# What to produce:
Copy the rows below verbatim, starting with the line that contains "As visible in" and continuing through the final row, both included.

# Extracted information:
-- START --
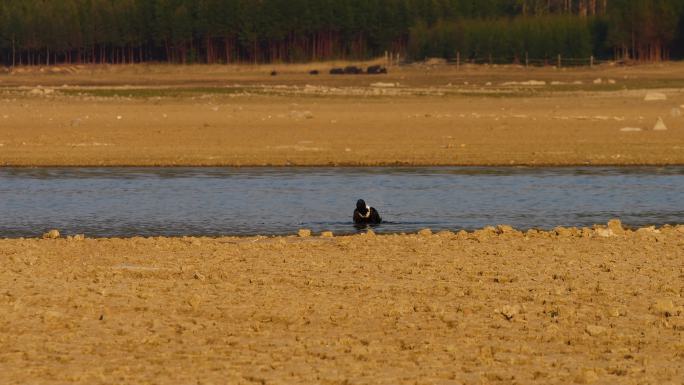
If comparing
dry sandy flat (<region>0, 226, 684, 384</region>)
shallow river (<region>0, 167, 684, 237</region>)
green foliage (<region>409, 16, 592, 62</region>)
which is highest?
green foliage (<region>409, 16, 592, 62</region>)

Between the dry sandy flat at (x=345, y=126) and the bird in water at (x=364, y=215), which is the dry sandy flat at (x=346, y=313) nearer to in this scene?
the bird in water at (x=364, y=215)

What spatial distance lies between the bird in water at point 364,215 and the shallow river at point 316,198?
25 cm

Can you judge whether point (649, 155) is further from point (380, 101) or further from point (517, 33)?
point (517, 33)

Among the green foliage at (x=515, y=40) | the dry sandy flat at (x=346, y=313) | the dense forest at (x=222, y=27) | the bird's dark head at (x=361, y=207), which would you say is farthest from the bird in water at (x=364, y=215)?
the dense forest at (x=222, y=27)

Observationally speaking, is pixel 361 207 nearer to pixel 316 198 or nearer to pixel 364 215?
pixel 364 215

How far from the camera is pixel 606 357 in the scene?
979 centimetres

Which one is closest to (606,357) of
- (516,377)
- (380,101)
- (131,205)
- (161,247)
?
(516,377)

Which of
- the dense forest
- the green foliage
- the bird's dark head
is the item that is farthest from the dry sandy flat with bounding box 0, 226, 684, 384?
the dense forest

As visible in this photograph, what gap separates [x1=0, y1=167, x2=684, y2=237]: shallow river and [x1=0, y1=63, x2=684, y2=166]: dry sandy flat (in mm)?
1948

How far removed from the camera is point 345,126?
38.5m

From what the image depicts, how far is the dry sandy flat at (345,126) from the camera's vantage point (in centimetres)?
3019

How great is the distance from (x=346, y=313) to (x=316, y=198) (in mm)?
11744

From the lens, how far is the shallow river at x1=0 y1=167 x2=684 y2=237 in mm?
19797

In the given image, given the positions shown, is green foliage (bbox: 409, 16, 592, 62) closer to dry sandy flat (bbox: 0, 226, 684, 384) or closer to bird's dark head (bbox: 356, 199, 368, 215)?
bird's dark head (bbox: 356, 199, 368, 215)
-- END --
# Result for this task:
As visible in this photograph, what gap separates [x1=0, y1=167, x2=684, y2=237]: shallow river and [x1=0, y1=63, x2=684, y2=166]: dry sandy flat (in mm)?
1948

How far removed from the camera is point 345,126?
38.5m

From what the image depicts, how far is the dry sandy flat at (345,126) from the camera's vantage point (in centimetres)?
3019

How great is the distance from (x=346, y=313) to (x=316, y=198) (in mm)?
11744

From the lens, how far is the shallow river at x1=0 y1=167 x2=684 y2=237 in mm?
19797

In the given image, given the positions shown, is green foliage (bbox: 409, 16, 592, 62) closer to dry sandy flat (bbox: 0, 226, 684, 384) or closer to bird's dark head (bbox: 356, 199, 368, 215)?
bird's dark head (bbox: 356, 199, 368, 215)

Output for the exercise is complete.